Instructions for the task –
Only one stretch of the data below is needed: the line with "25結婚周年エレガント ラージ壁時計 (ホーム)" through the last line. Output it exactly and drop the pictures.

Source data –

--

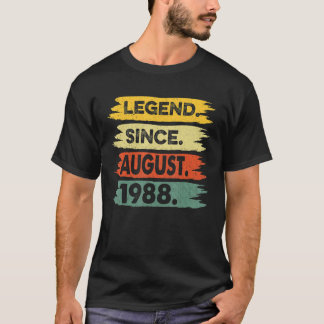 T-shirt 35 ans de légende depuis août 1988 35e anniversair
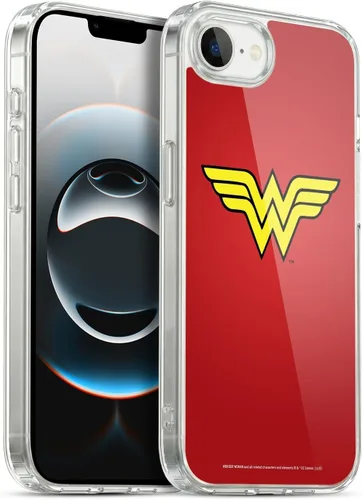 Vista 69 de Head Case Designs Funda de gel suave con licencia oficial de Wonder Woman DC Comics Classic Logos compatible con Apple iPhone 7 Plus/iPhone 8 Plus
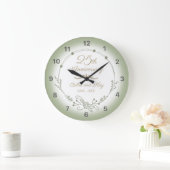 25結婚周年エレガント ラージ壁時計 (ホーム)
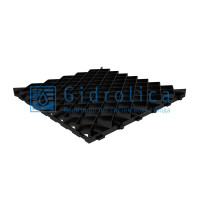 Решетка газонная Gidrolica Eco Pro РГ-60.60.4 - пластиковая черная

--

Response area –
 25結婚周年エレガント ラージ壁時計 (ホーム)
 Решетка газонная Gidrolica Eco Pro РГ-60.60.4 - пластиковая черная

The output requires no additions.